13

Is it possible to forcibly add a timing alias (for lack of a better way to phrase it) to every command in bash?

For example, I would like to have a specific user who, whenever a command is run, it is always wrapped either with date before and after, or time.

Is this possible, and, if so, how?

2
  • I looked before, and couldn't find a way to do exactly this. As Caleb says, you can use preexec, but you don't want to run it inside the preexec (e.g. preexec() { time $1; }), because the shell still runs it after preexec returns. So the best we can do is something similar.
    – Mikel
    Apr 26, 2011 at 23:35
  • @Mikel I think you could use the preexec() function to actually wrapper whatever was executing by fetching the command, running it yourself from inside the function, then returning some sort of error so that the shell doesn't go on to execute the command itself.
    – Caleb
    Sep 11, 2012 at 22:02

6 Answers 6

10

You can record the time a command line is started and the time a prompt is displayed. Bash already keeps track of the starting date of each command line in its history, and you can note the time when you display the next prompt.

print_command_wall_clock_time () {
  echo Wall clock time: \
    $(($(date +%s) - $(HISTTIMEFORMAT="%s ";
                       set -o noglob;
                       set $(history 1); echo $2)))
}
PROMPT_COMMAND=print_command_wall_clock_time$'\n'"$PROMPT_COMMAND"

This only gives you second resolution, and only the wall clock time. If you want better resolution, you need to use an external date command that supports the %N format for nanoseconds, and the DEBUG trap to call date before running the command to time.

call_date_before_command () {
  date_before=$(date +%s.%N)
}
print_wall_clock_time () {
  echo "Wall clock time: $(date +"%s.%N - $date_before" | bc)"
}
trap call_date_before_command DEBUG
PROMPT_COMMAND=print_wall_clock_time

Even with the DEBUG trap, I don't think there's a way of automatically displaying processor times for each command, or being more discriminating than prompt to prompt.


If you're willing to use a different shell, here's how to get a time report for every command in zsh (this doesn't generalize to other tasks):

REPORTTIME=0

You can set REPORTTIME to any integer value, the timing information will only be displayed for commands that used more than this many seconds of processor time.

Zsh took this feature from csh where the variable is called time.

2
  • The second snippet doesn't seem to work. Firstly there are three typos, which I've submitted an edit for, but the main problem is that the DEBUG trap seems to get called before the PROMPT_COMMAND as well, meaning the time gets reset. Maybe that didn't happen in older versions of Bash, idk.
    – wjandrea
    Aug 29, 2020 at 18:18
  • The history method doesn't work when you have HISTCONTROL=ignoredups enabled and run the same command twice in a row.

▸ **SUPPLIED DATA**
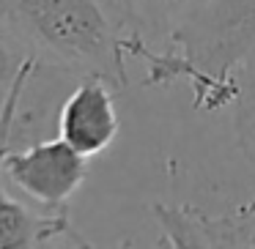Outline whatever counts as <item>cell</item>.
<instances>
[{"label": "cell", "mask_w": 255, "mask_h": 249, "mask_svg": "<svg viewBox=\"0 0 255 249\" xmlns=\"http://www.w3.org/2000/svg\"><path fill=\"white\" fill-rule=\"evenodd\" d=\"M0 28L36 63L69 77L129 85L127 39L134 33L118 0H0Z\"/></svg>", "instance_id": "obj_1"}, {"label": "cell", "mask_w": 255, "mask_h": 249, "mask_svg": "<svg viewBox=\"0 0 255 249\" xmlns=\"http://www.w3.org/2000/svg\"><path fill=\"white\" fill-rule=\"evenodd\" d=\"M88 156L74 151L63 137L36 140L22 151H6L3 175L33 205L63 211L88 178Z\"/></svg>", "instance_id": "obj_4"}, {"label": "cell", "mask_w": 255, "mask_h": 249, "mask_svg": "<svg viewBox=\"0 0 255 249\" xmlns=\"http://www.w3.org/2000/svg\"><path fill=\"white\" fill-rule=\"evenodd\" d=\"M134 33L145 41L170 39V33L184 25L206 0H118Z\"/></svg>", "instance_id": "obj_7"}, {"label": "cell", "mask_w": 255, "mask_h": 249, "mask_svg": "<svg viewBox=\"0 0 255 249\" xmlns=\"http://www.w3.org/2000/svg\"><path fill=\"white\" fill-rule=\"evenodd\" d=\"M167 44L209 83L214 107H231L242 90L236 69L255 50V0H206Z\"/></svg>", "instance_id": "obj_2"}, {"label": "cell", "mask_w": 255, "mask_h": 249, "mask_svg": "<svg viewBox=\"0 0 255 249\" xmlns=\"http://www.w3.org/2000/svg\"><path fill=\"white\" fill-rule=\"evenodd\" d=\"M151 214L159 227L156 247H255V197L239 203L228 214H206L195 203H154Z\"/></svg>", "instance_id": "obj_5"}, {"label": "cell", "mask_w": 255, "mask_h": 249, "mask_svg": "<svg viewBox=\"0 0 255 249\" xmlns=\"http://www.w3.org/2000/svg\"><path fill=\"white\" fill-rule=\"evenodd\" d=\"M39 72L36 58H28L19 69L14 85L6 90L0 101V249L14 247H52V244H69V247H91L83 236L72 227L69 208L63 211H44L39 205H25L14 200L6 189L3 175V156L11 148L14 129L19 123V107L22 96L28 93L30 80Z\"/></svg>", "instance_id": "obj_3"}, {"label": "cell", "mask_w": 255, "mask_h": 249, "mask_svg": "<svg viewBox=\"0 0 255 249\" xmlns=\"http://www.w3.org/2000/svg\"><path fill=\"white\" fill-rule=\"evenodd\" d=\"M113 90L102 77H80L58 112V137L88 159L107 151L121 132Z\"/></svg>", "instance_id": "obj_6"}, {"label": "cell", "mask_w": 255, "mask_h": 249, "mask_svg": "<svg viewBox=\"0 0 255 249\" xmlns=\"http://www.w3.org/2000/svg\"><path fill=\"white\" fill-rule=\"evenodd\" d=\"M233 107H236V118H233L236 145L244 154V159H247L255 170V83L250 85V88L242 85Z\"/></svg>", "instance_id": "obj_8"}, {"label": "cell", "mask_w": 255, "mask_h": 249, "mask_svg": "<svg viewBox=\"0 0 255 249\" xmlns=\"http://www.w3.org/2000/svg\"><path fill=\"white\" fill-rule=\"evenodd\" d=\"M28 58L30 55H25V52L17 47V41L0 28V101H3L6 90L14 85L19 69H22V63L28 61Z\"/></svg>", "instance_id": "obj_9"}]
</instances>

---

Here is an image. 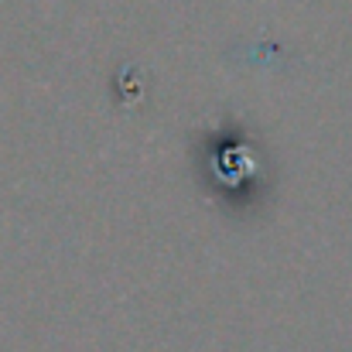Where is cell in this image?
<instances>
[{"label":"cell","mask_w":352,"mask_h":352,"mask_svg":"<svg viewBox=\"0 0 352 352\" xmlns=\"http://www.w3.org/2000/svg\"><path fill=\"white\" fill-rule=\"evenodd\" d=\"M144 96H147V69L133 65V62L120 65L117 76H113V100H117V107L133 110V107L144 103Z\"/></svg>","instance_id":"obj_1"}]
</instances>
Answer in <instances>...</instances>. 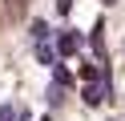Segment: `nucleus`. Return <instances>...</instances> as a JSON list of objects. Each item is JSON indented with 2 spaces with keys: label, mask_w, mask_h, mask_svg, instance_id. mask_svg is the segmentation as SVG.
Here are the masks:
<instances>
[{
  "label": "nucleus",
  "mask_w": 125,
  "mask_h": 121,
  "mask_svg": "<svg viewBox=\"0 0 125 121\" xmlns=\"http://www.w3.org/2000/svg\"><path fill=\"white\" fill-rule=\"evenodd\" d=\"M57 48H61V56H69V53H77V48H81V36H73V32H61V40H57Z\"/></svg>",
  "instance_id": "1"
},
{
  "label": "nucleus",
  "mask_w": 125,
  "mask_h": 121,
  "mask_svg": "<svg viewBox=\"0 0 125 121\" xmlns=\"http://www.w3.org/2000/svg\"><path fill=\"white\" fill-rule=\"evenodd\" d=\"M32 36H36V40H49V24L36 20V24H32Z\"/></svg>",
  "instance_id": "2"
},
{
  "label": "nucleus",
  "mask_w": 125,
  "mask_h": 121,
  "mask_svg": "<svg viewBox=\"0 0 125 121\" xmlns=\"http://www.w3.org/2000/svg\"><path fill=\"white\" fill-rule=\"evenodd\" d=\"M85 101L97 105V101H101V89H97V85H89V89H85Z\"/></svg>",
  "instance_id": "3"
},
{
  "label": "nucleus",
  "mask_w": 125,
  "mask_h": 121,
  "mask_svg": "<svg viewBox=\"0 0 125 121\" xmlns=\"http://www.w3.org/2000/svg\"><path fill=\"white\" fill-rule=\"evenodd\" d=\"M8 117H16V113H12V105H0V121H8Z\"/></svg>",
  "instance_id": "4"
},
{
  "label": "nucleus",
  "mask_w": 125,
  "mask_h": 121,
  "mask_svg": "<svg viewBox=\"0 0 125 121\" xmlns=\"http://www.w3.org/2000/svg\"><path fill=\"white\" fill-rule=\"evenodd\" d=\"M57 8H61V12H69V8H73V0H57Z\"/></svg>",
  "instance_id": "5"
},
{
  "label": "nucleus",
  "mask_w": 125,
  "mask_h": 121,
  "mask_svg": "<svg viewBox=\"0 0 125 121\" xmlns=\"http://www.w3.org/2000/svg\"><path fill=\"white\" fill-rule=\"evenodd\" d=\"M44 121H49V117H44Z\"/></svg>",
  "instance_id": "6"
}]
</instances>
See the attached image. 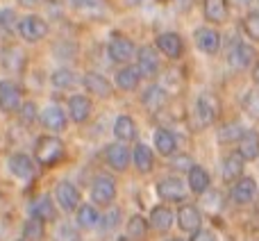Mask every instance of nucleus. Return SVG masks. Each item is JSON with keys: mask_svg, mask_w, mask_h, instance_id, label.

▸ **SET TASKS**
**A)** Answer these questions from the bash timing thread:
(i) In the zsh approach, which shell did zsh take the feature from, and what is the variable called there?
(ii) According to the answer, what format must an external date command support to get better than second resolution?
(iii) Which hook does wjandrea say the DEBUG trap also gets called before, causing the time to reset?
**B)** Write the next part of the bash timing thread, starting after its final sentence.
The listing has no connection to the bash timing thread.

▸ **PER-TASK ANSWERS**
**A)**
(i) Zsh took the feature from csh, where the variable is called time.
(ii) It must support the %N format for nanoseconds.
(iii) The DEBUG trap is also called before the PROMPT_COMMAND.

**B)**
    – wjandrea
    Aug 29, 2020 at 20:11
3

Your options here are going to depend on your shell. In zsh there a convenient hook function called preexec() that is run right before any interactive shell commands. By creating a function with this name, you can cause things to be executed. You can also follow up with a function called precmd() which will run just before the next prompt is drawn, which will be right after your command finishes.

By creating this pair of functions, you can have whatever arbitrary commands you want run before and after whatever commands are issued at the prompt. You could use this to log shell usage, create locks, test the environment, or as in your example calculate time or resources spent while a command runs.

In this example, we will create ourselves a benchmark timestamp before running a command using preexec() then calculate the time spent executing the command using precmd() and output it before the prompt or log it away. Example:

preexec() {
   CMDSTART=$(date +%s%N)
}
precmd() {
   CMDRUNTIME=$(($(date +%s%N)-$CMDSTART))
   echo "Last command ran for $CMDRUNTIME nanoseconds."
}

Note: For this particular example, there is an even easier builtin function. All you have to do is turn on runtime reporting in ZSH and it will do this automatically.

$ export REPORTTIME=0
$ ls -d
./
ls -BF --color=auto -d  0.00s user 0.00s system 0% cpu 0.002 total

In a more practical implementation of preexec(), I use it see if the shell is running inside tmux or screen and, if so, to send information about the currently running command upstream to be displayed in the tab name.

Unfortunately in bash this little mechanism doesn't exist. Here is one man's attempt to replicate it. Also see Gilles's answer for similar nifty little hack.

6
  • 1
  • See also unix.stackexchange.com/questions/8607/…
    – Mikel
    Apr 26, 2011 at 23:30
  • wish this was available in bash!
    – warren
    Apr 27, 2011 at 19:46
  • See Gilles's and others links, it is implementable in bash with a little extra fiddling. The again, why don't you just run zsh? It's a rocking shell with more good reasons to switch than just this!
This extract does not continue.